start Extracted entries
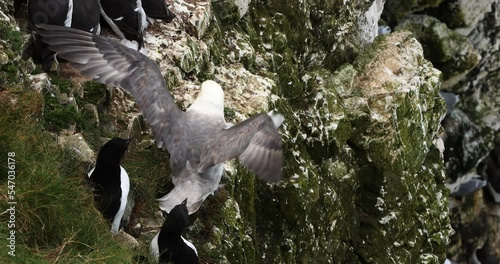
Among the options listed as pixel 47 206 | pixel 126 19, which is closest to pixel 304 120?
pixel 126 19

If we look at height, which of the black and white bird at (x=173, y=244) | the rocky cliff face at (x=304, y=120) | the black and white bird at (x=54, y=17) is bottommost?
the rocky cliff face at (x=304, y=120)

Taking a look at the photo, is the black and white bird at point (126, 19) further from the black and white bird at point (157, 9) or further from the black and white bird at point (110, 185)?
the black and white bird at point (110, 185)

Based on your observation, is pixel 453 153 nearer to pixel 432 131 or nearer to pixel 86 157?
pixel 432 131

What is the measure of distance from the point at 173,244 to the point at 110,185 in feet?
2.08

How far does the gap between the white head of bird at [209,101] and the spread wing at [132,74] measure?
28 cm

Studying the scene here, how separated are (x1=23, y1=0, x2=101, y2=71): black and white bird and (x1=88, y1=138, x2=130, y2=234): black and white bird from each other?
1.30 m

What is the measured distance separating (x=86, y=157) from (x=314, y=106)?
385 cm

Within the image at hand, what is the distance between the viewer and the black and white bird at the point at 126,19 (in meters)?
7.23

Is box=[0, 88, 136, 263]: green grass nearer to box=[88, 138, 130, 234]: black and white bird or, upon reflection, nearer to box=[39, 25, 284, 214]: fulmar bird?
box=[88, 138, 130, 234]: black and white bird

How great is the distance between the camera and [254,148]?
6.20 meters

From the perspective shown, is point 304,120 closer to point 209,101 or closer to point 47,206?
point 209,101

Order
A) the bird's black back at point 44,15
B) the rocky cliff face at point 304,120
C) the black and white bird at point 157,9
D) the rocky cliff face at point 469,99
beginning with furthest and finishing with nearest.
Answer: the rocky cliff face at point 469,99 < the black and white bird at point 157,9 < the rocky cliff face at point 304,120 < the bird's black back at point 44,15

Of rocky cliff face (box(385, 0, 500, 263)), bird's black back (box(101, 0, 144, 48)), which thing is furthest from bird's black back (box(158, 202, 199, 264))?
rocky cliff face (box(385, 0, 500, 263))

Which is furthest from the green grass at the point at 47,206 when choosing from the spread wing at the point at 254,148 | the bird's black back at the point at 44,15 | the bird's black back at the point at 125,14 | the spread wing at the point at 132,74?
the bird's black back at the point at 125,14
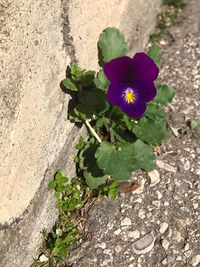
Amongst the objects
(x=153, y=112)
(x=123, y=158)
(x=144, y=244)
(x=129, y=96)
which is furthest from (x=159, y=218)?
(x=129, y=96)

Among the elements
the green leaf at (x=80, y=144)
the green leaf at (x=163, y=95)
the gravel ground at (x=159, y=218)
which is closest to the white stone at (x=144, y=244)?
the gravel ground at (x=159, y=218)

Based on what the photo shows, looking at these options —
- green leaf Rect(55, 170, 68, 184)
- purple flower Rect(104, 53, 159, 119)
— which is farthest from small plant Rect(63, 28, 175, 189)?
green leaf Rect(55, 170, 68, 184)

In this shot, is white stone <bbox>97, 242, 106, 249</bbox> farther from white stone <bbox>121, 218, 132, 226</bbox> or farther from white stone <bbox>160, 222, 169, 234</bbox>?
white stone <bbox>160, 222, 169, 234</bbox>

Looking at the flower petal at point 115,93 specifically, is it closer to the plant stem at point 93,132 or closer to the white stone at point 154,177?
the plant stem at point 93,132

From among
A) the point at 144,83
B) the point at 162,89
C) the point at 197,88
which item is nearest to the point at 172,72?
the point at 197,88

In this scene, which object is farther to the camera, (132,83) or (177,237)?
(177,237)

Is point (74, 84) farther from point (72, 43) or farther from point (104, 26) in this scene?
point (104, 26)

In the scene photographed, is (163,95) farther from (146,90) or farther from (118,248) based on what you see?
(118,248)
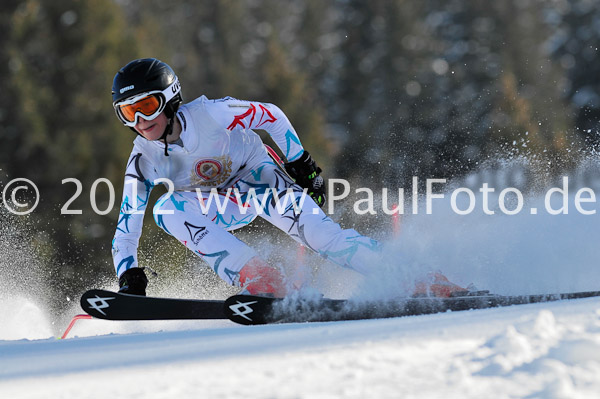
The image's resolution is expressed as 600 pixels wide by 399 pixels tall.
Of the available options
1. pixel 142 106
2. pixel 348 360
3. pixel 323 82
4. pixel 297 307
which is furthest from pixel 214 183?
pixel 323 82

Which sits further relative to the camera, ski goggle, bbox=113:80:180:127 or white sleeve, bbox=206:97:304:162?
white sleeve, bbox=206:97:304:162

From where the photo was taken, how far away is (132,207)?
14.5 ft

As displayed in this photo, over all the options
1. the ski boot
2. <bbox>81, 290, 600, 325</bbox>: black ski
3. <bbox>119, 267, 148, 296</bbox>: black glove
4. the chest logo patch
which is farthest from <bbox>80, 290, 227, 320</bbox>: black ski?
the ski boot

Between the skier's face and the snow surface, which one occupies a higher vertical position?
the skier's face

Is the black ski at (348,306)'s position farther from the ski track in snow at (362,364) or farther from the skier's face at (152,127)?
the skier's face at (152,127)

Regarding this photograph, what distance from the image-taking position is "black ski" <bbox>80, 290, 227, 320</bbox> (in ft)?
13.1

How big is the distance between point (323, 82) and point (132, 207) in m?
23.4

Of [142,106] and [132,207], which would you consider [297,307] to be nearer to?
[132,207]

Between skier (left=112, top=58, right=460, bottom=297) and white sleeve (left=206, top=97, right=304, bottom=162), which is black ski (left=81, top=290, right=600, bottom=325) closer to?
skier (left=112, top=58, right=460, bottom=297)

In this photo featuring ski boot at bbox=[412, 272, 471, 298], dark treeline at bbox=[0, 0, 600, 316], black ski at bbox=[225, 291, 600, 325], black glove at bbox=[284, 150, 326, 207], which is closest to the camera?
black ski at bbox=[225, 291, 600, 325]

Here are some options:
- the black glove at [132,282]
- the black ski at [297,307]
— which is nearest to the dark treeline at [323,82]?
the black ski at [297,307]

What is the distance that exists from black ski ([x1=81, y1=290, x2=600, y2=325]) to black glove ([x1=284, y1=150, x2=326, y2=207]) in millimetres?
1060

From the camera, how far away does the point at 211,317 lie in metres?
4.01

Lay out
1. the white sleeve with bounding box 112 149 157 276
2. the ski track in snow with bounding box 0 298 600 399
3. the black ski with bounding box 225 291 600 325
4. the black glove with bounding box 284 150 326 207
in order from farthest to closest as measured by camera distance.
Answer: the black glove with bounding box 284 150 326 207, the white sleeve with bounding box 112 149 157 276, the black ski with bounding box 225 291 600 325, the ski track in snow with bounding box 0 298 600 399
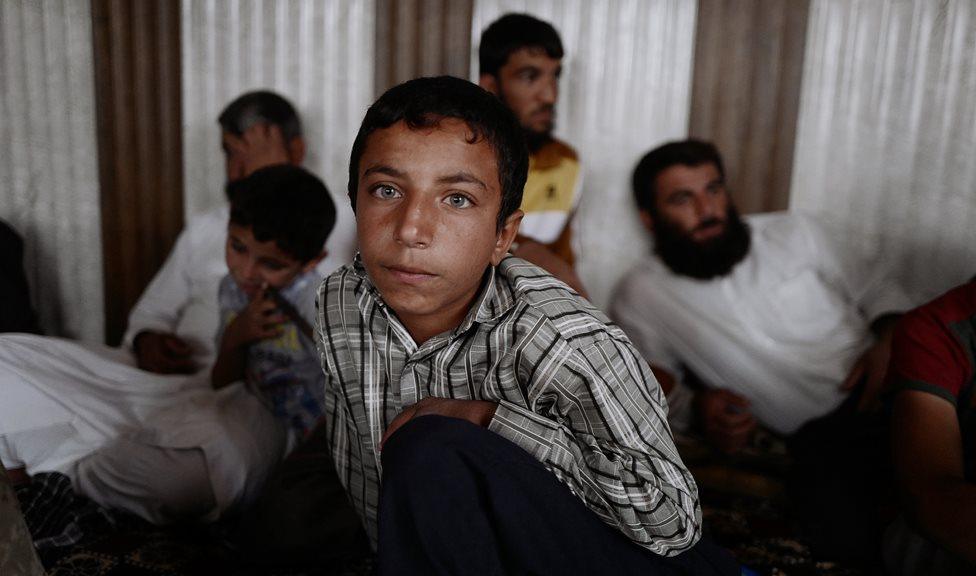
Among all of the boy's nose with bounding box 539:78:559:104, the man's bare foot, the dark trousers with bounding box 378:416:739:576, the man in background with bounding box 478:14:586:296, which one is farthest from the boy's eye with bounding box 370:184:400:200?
the boy's nose with bounding box 539:78:559:104

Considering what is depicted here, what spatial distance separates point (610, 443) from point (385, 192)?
537 millimetres

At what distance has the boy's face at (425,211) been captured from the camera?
1174mm

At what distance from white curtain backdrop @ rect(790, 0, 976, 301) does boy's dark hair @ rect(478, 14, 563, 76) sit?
46.3 inches

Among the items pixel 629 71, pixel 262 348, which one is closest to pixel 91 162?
pixel 262 348

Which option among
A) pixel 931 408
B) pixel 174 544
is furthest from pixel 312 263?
pixel 931 408

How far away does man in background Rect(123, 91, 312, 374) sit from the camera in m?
2.50

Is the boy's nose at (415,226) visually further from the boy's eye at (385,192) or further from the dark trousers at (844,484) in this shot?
the dark trousers at (844,484)

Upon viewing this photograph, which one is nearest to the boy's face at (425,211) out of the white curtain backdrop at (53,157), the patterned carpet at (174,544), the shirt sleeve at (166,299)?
the patterned carpet at (174,544)

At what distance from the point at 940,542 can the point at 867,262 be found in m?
1.72

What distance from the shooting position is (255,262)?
85.9 inches

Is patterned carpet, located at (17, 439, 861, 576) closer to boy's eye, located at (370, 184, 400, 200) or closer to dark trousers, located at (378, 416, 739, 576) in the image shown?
dark trousers, located at (378, 416, 739, 576)

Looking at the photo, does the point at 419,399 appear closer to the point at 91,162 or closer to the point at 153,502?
the point at 153,502

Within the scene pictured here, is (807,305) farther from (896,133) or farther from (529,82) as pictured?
(529,82)

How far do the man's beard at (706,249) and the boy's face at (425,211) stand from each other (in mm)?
1705
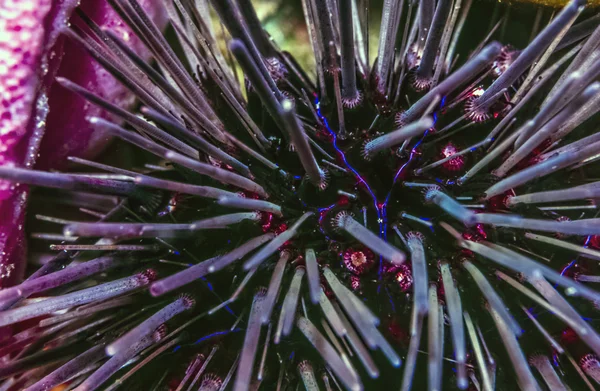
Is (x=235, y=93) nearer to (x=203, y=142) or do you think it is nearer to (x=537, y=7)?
(x=203, y=142)

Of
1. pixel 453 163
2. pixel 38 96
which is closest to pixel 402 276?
pixel 453 163

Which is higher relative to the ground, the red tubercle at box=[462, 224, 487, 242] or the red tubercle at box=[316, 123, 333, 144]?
the red tubercle at box=[316, 123, 333, 144]

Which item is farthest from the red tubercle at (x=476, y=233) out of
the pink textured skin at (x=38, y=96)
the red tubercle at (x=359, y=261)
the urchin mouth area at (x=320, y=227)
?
the pink textured skin at (x=38, y=96)

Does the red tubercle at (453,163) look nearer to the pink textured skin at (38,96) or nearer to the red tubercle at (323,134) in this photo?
the red tubercle at (323,134)

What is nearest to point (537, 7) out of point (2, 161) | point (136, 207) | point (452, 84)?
point (452, 84)

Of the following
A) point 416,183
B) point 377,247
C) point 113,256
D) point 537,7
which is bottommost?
point 113,256

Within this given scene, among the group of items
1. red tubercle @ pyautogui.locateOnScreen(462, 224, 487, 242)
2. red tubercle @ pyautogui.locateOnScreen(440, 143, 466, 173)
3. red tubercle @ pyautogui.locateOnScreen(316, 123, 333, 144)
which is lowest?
red tubercle @ pyautogui.locateOnScreen(462, 224, 487, 242)

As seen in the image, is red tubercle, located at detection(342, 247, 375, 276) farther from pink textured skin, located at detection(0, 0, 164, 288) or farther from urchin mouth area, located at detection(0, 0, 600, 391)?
pink textured skin, located at detection(0, 0, 164, 288)

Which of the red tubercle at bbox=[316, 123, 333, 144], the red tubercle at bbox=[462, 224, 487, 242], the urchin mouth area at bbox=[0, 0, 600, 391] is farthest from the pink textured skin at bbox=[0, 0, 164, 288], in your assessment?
the red tubercle at bbox=[462, 224, 487, 242]
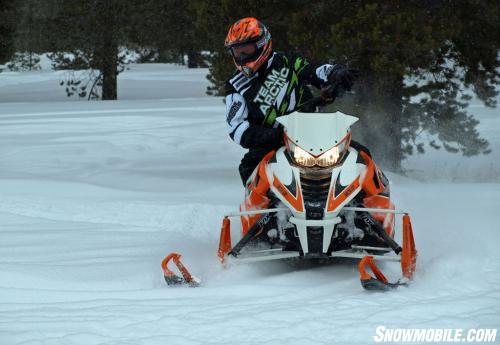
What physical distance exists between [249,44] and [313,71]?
2.05 ft

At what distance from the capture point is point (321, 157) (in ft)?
19.3

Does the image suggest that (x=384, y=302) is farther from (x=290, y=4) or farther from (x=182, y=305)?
(x=290, y=4)

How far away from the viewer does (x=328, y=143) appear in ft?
19.4

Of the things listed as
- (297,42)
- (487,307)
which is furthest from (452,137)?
(487,307)

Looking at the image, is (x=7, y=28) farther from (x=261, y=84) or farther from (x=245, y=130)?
(x=245, y=130)

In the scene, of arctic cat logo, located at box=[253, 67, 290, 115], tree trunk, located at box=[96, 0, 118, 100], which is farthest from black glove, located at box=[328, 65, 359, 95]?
tree trunk, located at box=[96, 0, 118, 100]

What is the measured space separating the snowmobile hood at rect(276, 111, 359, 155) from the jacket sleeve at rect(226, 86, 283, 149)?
269 mm

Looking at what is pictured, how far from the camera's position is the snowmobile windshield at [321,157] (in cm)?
586

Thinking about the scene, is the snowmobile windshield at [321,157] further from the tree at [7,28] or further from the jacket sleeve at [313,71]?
the tree at [7,28]

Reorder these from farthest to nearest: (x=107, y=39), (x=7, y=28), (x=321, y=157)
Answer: (x=107, y=39)
(x=7, y=28)
(x=321, y=157)

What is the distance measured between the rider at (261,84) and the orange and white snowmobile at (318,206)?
14.6 inches

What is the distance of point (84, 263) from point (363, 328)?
2920 mm

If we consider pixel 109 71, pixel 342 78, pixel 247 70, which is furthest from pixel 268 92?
pixel 109 71

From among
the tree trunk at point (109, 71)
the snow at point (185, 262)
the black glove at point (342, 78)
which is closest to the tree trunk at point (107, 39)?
the tree trunk at point (109, 71)
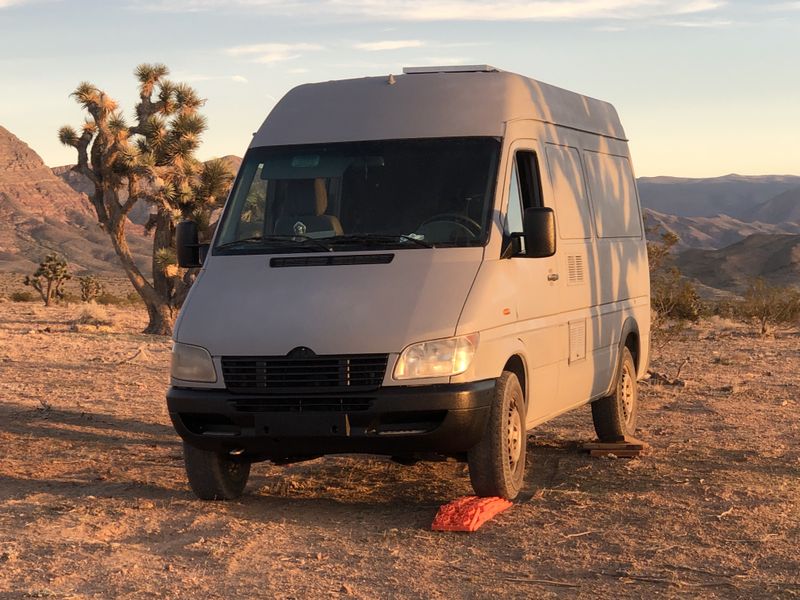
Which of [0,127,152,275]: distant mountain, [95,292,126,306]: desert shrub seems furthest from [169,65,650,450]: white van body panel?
[0,127,152,275]: distant mountain

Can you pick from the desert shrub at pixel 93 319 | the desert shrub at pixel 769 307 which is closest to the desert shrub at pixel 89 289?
the desert shrub at pixel 93 319

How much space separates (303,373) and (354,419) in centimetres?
41

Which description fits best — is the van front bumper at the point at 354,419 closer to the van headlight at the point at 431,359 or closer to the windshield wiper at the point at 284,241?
the van headlight at the point at 431,359

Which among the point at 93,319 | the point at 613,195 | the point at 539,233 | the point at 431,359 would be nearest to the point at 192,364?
end Extracted entries
### What you have to do
Give back, word for word, the lines from the line that contains "Looking at the image, is" through the last line of the records, with no pictures and nothing else.

### Expected answer
Looking at the image, is (x=7, y=28) farther from (x=261, y=84) or farther from (x=245, y=130)?
(x=245, y=130)

In the scene, of arctic cat logo, located at box=[253, 67, 290, 115], tree trunk, located at box=[96, 0, 118, 100], which is farthest from black glove, located at box=[328, 65, 359, 95]?
tree trunk, located at box=[96, 0, 118, 100]

What is the measured space separating the snowmobile hood at rect(276, 111, 359, 155) from the jacket sleeve at rect(226, 86, 283, 149)?
269 mm

Looking at what is pictured, how far from the camera's position is the snowmobile windshield at [321,157] (in cm)?
586

Thinking about the scene, is the snowmobile windshield at [321,157] further from the tree at [7,28] or further from the jacket sleeve at [313,71]?
the tree at [7,28]

Reorder these from farthest to nearest: (x=107, y=39), (x=7, y=28), (x=321, y=157)
Answer: (x=107, y=39)
(x=7, y=28)
(x=321, y=157)

What is the distance measured between the rider at (261,84) and the orange and white snowmobile at (318,206)?
14.6 inches

What is the distance of point (84, 263) from point (363, 328)?
2920 mm

If we consider pixel 109 71, pixel 342 78, pixel 247 70, which is furthest from pixel 268 92?
pixel 109 71

From among
the tree trunk at point (109, 71)
the snow at point (185, 262)
the black glove at point (342, 78)
which is closest to the tree trunk at point (107, 39)?
the tree trunk at point (109, 71)
Which of [0,127,152,275]: distant mountain, [95,292,126,306]: desert shrub seems furthest from [169,65,650,450]: white van body panel?
[0,127,152,275]: distant mountain

Can you pick from the desert shrub at pixel 93 319 | the desert shrub at pixel 769 307 which is closest to the desert shrub at pixel 89 289?
the desert shrub at pixel 93 319

How much space separates (303,373) and (354,419) in centimetres?
41

Which description fits best — is the van front bumper at the point at 354,419 closer to the van headlight at the point at 431,359 or closer to the windshield wiper at the point at 284,241?
the van headlight at the point at 431,359

Which among the point at 93,319 | the point at 613,195 | the point at 539,233 | the point at 431,359 would be nearest to the point at 192,364?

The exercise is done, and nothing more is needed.